Per questo le squadre hanno una divisione ferrea dei compiti e spetta al capocaccia calibrare la strategia più appropriata a seconda delle situazioni, stabilire il metodo dell'assegnazione delle poste e la loro distanza, oltreché sancire l'inizio e la fine dell'attività. La sicurezza viene al primo posto, quindi è essenziale indossare giubbotti ad alta visibilità, rispettare l'angolo di tiro previsto e non azzardare mai.    
Un aspetto interessante è la doppia anima che nasconde questa tipologia di caccia: da un lato é quella collettiva per eccellenza con gruppi numerosi di amici che non perdono occasione di manifestare spirito fraterno, condivisione e convivialità. Dall'altro ci sono momenti in cui i compagni sono lontani e si deve fare i conti con una lunga attesa che mina la concentrazione. Allora senti il brusio della radiolina, i suoni del bosco e nient'altro. Poi la seguita prende vigore, il latrato dei cani è sullo scovo e sale di intensità. L'adrenalina cresce, diventa tensione e non si può far affidamento che su se stessi. Sono istanti che si ripetono sempre uguali, eppure unici perché si rinnovano continuamente e sono molte le variabili da calcolare. Così, con il vento che soffia lieve sulla faccia, controlli per l'ennesima volta il fucile. 

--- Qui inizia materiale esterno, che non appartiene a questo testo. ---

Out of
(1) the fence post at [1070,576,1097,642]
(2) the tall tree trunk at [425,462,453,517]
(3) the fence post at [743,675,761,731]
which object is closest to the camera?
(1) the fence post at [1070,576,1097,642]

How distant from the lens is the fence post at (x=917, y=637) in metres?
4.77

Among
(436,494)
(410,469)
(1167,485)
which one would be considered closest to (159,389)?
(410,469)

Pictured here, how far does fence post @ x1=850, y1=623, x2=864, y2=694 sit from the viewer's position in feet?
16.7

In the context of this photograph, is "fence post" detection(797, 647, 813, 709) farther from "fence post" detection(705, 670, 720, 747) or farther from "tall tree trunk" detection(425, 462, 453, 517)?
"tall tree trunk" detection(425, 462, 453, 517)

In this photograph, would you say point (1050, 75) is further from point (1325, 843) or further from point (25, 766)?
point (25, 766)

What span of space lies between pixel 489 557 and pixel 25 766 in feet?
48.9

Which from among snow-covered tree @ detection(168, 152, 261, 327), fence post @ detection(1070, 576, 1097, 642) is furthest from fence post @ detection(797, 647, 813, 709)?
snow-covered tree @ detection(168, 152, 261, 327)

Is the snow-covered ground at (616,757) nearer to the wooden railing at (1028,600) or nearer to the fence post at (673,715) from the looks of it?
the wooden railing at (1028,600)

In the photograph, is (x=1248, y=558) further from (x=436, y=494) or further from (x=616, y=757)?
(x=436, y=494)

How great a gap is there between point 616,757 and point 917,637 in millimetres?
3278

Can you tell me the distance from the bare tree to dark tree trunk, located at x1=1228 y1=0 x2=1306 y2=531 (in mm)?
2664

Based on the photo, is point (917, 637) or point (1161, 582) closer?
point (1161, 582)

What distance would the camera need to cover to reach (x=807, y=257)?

Sai che forse l'animale sbucherà dove meno te lo aspetti, a velocità folle, coperto dalla vegetazione intricata e ci sarà solo una frazione di secondo per valutare le possibilità di tiro. Spesso non si presenta una seconda occasione e, in questo, la tecnologia delle moderne armi ad anima rigata aiuta fino ad un certo punto, perché l'emozione che pulsa nelle vene gioca un ruolo fondamentale. Sei da solo in una battaglia di nervi, una sfida anche psicologica che si perpetua dall'alba dei tempi preservando immutata il suo fascino. Ad esempio, il celebre scrittore Guy De Maupassant descriveva così una concitata battuta in Normandia: "Il tumulto della caccia si andava avvicinando; i cespugli parevano fremere e, ad un tratto, spezzando i rami, tutto coperto di sangue e, scuotendo i cani che gli si attaccavano addosso, finalmente passò il cinghiale". 

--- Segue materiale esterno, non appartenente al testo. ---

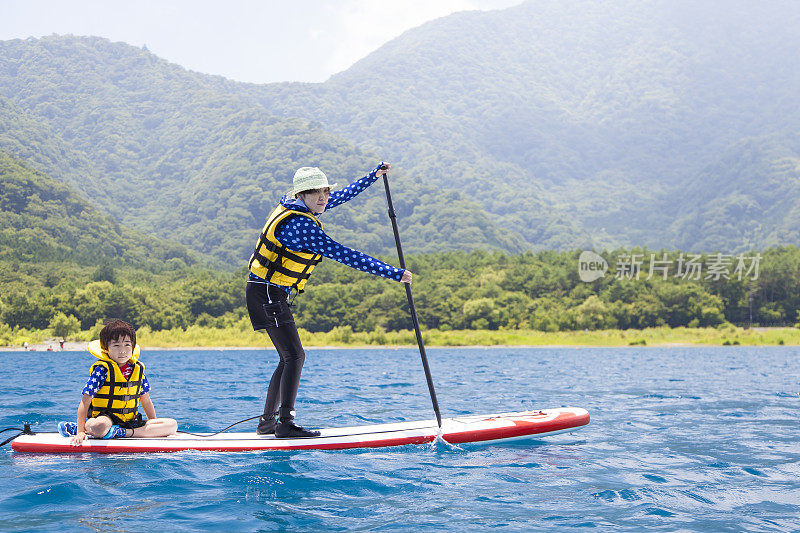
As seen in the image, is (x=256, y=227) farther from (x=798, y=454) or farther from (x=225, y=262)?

Era il 1880, c'erano i cavalli al posto delle jeep e gli archibugi invece delle carabine. Per il resto, cos'è cambiato?
 
 
MUTE: RAZZE E COMPOSIZIONE
 
I cani da seguita possono essere impiegati su tutti i mammiferi, ma potenzialmente sono grandi specialisti. L'importante è costruire una muta omogenea e non troppo numerosa, in grado di lavorare insieme e di rientrare presto. Ecco le razze principali: il segugio italiano, il segugio maremmano, il segugio istriano, il segugio svizzero, il grifone vandeano, il grifone nivernese, il grifone fulvo di Bretagna, il beagle, il dachsbrake e i bassotti francesi (fonte F. Nobile. "Il cinghiale e i cani per cacciarlo", Habitat Editori). I primi due sono il vanto della cinofilia nazionale: cani robusti, dal carattere espansivo e vivace, ottimi abbaiatori a fermo e inseguitori tenaci. Si differenziano soprattutto per caratteristiche estetiche, mentre il segugio istriano è più piccolo ed è ottimo su terreni aspri e scomodi. Grande abbaiatore proprio come il suo cugino svizzero, che rappresenta la scelta migliore per gli ambienti di alta montagna. Tutti i segugi hanno spiccato spirito di muta, mentre i grifoni si muovono bene anche in solitaria o in coppia, dimostrandosi assai resistenti, intelligenti e dotati di andatura veloce ed incalzante. Il punto forte del piccolo beagle è invece proprio l'attitudine gregaria, unita ad una grande coraggio. Predilige le piccole mute il bassotto francese: il cane ideale per cacciare da soli, perché modulando la voce informa di ogni cambio di direzione dell’animale, mentre la sua scarsa velocità lascia tutto il tempo per piazzarsi con anticipo alla posta.